A second study, published in 2020, found the percentage of nursing homes with IPs had increased from 3% to 7% between 2014 and 2018, a period when facilities strengthened antibiotic stewardship, outbreak control and urinary tract infection prevention.
But in 2018, 44% of nursing homes still reported their IPs had no specific infection-control training.
One of the challenges is that the CBIC standard, APIC’s gold standard, tests on a significant amount of acute-care information — such as sterilization of surgical instruments — that nursing home IPs would never need. To that end, Cook said APIC is working to create a competency designation for IPs that work in long-term care settings. Expected to be available this summer, it would be distinct from a certification but cover the essential elements of infection control and prevention in long-term care settings.
Another major issue? Certified IPs earn more than 25% more than non-certified peers, according to APIC. Many nursing home workers who earn IP certification are drawn to other healthcare segments, where they are almost certain to earn more money.
Stone found turnover among nursing home IPs was 41%; greater IP turnover was associated with receiving an infection control citation.
IP salaries ‘pay for themselves’
In addition to being tasked with running antimicrobial stewardship programs that could lower drug resistance, Burdsall said a well-trained IP could also organize and track vaccine efforts of all kinds, monitor water management to cut the risk of Legionnaires’ disease and ensure devices are properly sanitized to prevent device-acquired infections. They also should lead QAPI efforts as part of an interdisciplinary team.
The possibilities are limitless, but an IP needs time to visualize the threats, research mitigation strategies and build an organization-wide response backed by healthy buy-in. Given those resources, IPs’ salaries should eventually pay for themselves in reduced infections and hospitalizations and improved quality of care, Stone said.
“I know sometimes nursing homes are running on low margins, and some small nursing homes don’t want another full-time position,” she said. “But they’re going to have to see the value. If not, people will have died because of it.”
More regulation than ever
With CMS insisting it will maintain a focus on infection control even as routine inspections resume, facilities can’t wait to act. CMS officials have said as much this year, repeatedly urging providers to name IPs prior to the agency’s final announcement.
A highly qualified preventionist, whose efforts are well-documented and marketable, will appeal to potential partners and “very sophisticated” consumers, said Donna Nucci, manager of infection prevention for Yale New Haven Health and head of an IP consulting business.
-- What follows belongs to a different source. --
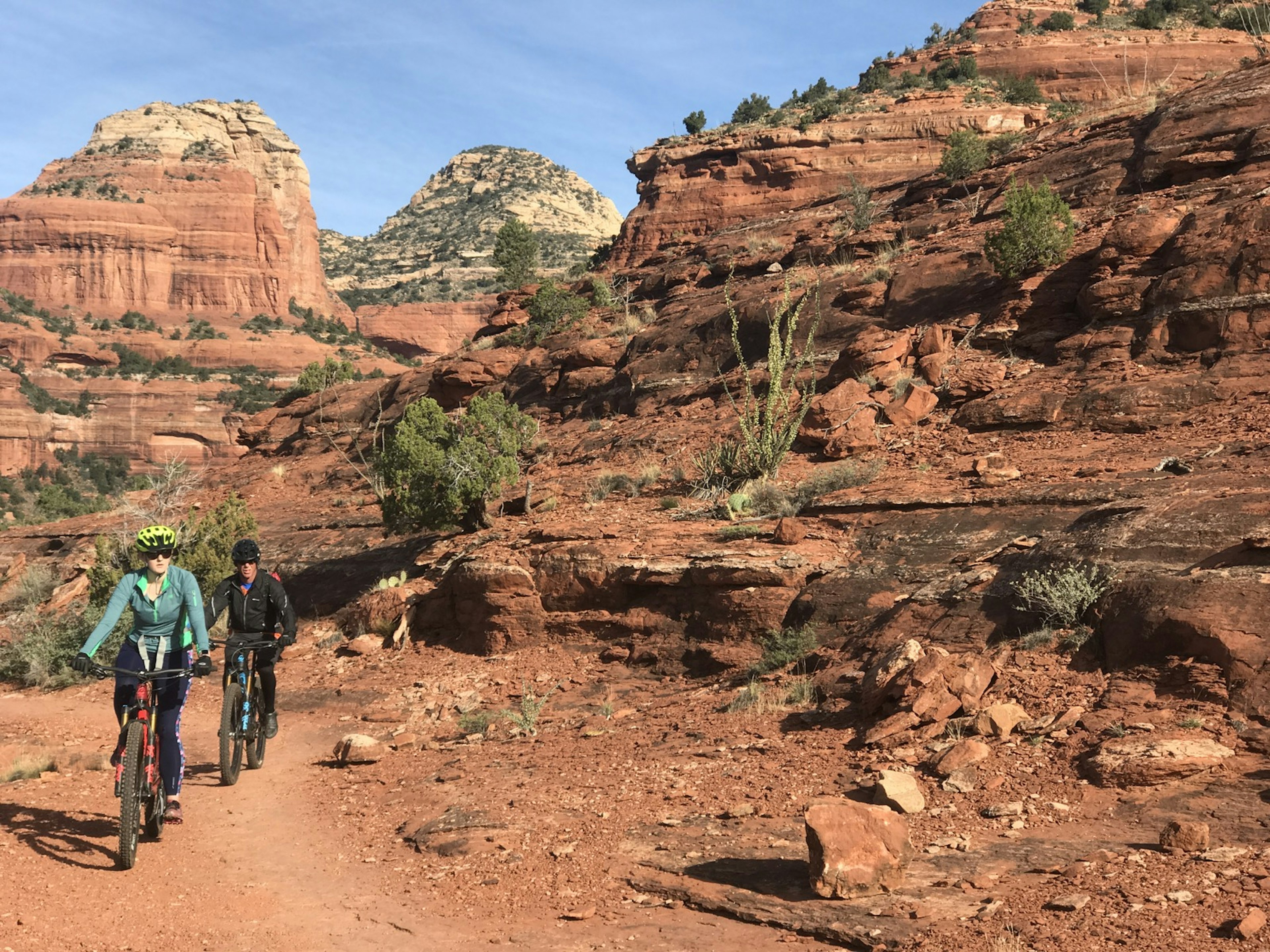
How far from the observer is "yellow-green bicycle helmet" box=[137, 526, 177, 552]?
631cm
An IP serves a critical role in the annual risk assessment, which should inform programs to protect residents and staff, another important consideration given the Occupational Safety and Health Administration’s new focus on skilled nursing facilities.
Still, Nucci said she doesn’t know of a single nursing home with a full-time IP.
She had expected hiring of IPs at all long-term care facilities to take up to 10 years, but COVID-19 caused an acceleration. What’s happening now is similar to what she witnessed in surgery centers during the healthcare-associated infection crisis around 2000.
Stone remembers well those calls to increase acute care’s infection control knowledge through the addition of dedicated specialists.
“IP nurses weren’t considered key players,” she recalls. “The change happened when hospitals started having to report their infections.”
COVID-19 has ratcheted up similar data reporting pressure on skilled nursing, with some states moving to make all disease outbreak information highly public.